[BEGIN ITEMS]

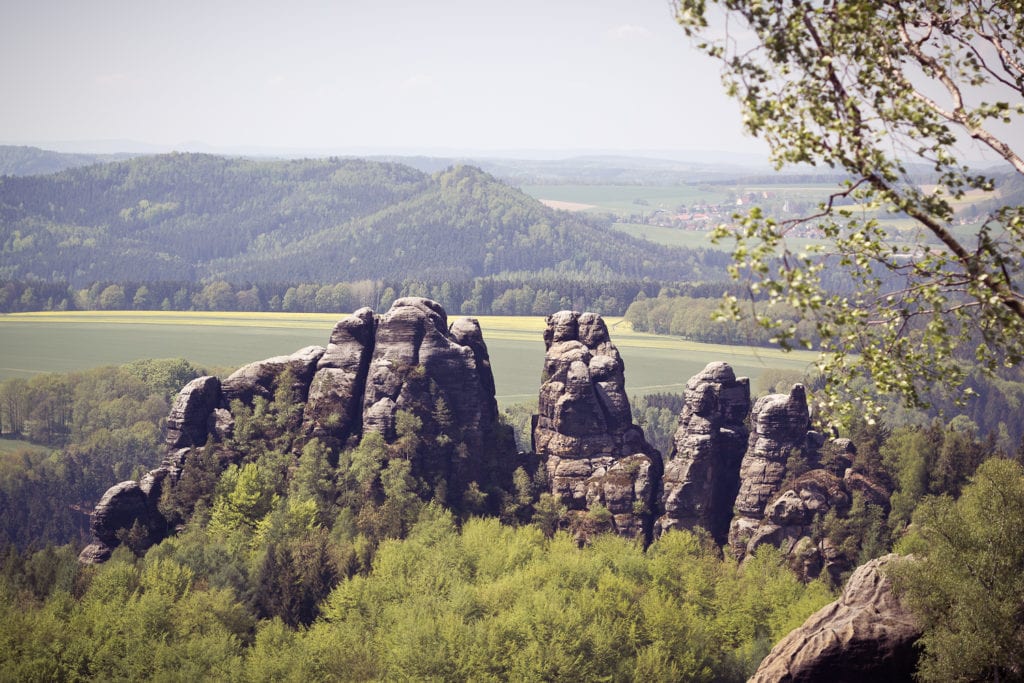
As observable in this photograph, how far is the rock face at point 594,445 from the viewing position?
91.9 metres

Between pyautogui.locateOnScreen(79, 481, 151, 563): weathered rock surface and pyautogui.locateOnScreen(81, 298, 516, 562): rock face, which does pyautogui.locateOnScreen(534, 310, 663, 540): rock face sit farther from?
pyautogui.locateOnScreen(79, 481, 151, 563): weathered rock surface

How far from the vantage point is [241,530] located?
86.8 meters

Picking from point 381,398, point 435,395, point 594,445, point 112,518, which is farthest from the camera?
point 594,445

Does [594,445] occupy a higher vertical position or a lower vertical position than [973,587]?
lower

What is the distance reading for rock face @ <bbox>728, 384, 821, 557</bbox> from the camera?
88.2m

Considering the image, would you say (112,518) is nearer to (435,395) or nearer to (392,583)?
(435,395)

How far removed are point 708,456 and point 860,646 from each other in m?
40.6

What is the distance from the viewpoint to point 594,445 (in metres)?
95.3

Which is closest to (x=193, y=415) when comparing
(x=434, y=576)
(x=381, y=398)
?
(x=381, y=398)

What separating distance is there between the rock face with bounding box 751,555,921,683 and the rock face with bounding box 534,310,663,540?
38.8m

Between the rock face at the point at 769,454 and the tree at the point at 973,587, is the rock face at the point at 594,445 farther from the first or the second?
the tree at the point at 973,587

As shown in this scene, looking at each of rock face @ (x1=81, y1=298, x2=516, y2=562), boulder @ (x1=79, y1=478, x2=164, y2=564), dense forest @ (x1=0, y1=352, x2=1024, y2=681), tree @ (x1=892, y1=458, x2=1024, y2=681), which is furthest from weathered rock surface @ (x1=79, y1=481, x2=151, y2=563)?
tree @ (x1=892, y1=458, x2=1024, y2=681)

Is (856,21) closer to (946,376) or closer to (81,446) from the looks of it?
(946,376)

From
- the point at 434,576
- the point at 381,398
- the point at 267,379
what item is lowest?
the point at 434,576
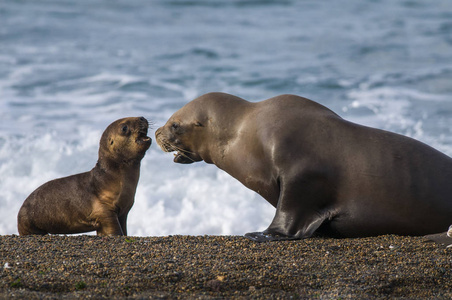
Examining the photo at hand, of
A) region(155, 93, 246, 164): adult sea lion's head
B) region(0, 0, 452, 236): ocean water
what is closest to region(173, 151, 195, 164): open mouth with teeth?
region(155, 93, 246, 164): adult sea lion's head

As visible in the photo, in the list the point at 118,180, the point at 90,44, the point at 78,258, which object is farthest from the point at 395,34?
the point at 78,258

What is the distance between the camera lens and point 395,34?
22.9m

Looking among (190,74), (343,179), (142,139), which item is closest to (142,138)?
(142,139)

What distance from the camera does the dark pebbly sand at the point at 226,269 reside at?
476 cm

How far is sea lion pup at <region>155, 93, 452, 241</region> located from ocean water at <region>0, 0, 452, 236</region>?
3120 millimetres

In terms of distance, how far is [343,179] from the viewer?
655cm

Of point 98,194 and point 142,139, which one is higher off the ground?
point 142,139

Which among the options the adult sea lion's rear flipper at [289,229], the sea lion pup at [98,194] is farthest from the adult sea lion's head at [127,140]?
the adult sea lion's rear flipper at [289,229]

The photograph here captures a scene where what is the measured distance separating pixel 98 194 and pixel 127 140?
65 cm

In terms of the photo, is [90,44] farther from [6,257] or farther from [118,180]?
[6,257]

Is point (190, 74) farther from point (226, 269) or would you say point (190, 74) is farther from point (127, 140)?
point (226, 269)

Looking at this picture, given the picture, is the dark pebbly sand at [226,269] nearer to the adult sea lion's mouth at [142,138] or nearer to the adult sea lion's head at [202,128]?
the adult sea lion's head at [202,128]

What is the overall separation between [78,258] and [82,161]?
6.79 metres

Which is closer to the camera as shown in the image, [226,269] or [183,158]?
[226,269]
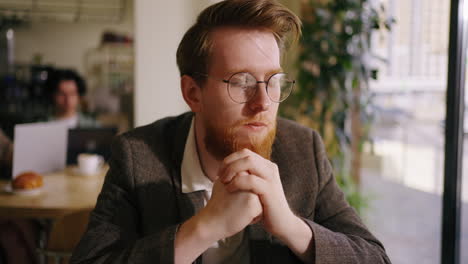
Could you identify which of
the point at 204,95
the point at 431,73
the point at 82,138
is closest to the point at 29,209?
the point at 82,138

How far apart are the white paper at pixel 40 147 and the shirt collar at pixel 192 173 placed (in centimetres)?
131

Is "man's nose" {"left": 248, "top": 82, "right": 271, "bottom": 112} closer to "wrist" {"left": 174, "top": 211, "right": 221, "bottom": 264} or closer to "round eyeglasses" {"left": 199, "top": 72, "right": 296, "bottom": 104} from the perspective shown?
"round eyeglasses" {"left": 199, "top": 72, "right": 296, "bottom": 104}

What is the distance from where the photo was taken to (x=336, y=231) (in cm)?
118

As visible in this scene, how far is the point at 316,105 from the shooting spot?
307cm

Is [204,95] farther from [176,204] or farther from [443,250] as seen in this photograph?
[443,250]

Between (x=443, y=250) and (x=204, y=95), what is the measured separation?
Result: 73.5 inches

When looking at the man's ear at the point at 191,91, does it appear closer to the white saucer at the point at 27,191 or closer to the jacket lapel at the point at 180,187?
the jacket lapel at the point at 180,187

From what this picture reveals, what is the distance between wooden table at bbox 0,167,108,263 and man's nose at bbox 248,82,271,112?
0.94 metres

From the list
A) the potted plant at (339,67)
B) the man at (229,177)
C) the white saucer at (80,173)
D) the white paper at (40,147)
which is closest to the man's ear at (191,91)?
the man at (229,177)

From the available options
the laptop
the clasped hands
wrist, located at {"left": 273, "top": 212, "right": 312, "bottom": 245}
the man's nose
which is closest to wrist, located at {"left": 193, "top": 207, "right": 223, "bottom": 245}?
the clasped hands

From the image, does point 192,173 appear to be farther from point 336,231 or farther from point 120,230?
point 336,231

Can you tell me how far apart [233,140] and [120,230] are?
0.37 meters

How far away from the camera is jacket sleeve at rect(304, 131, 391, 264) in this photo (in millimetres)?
1043

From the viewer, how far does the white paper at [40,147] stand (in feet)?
7.18
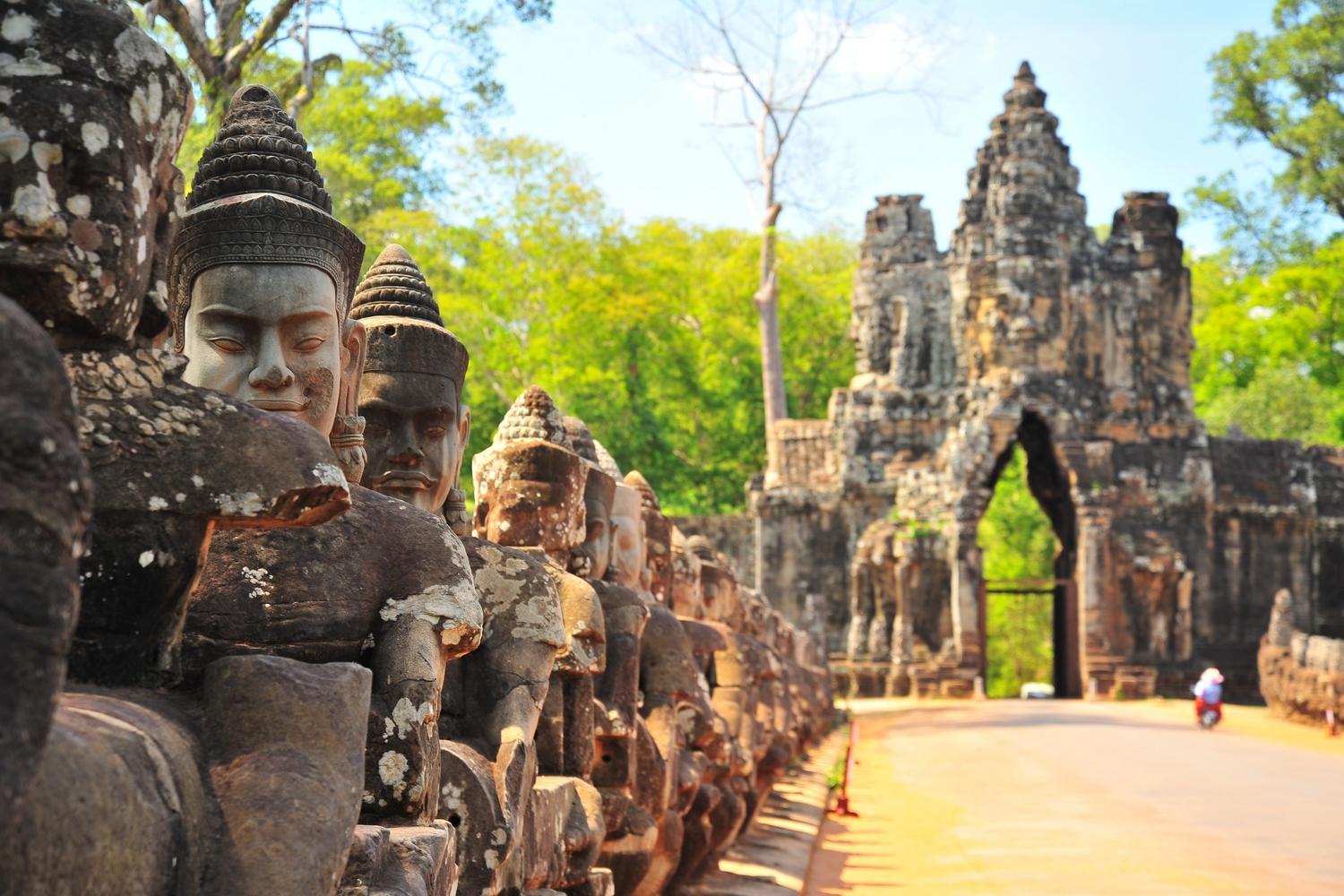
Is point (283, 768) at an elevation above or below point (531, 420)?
below

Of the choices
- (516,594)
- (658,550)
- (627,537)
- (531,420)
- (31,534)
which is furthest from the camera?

[END ITEMS]

__EXERCISE AIM__
Reproduce, word for word, the material above from the line holding "Is point (283, 768)" through the end of the material, including both of those lines.

__OUTPUT OF THE TASK__
Is point (283, 768) at an elevation above or below point (531, 420)?
below

Of the choices
- (516,594)
- (658,550)
- (627,537)
- (531,420)
- (31,534)
which is furthest from the camera?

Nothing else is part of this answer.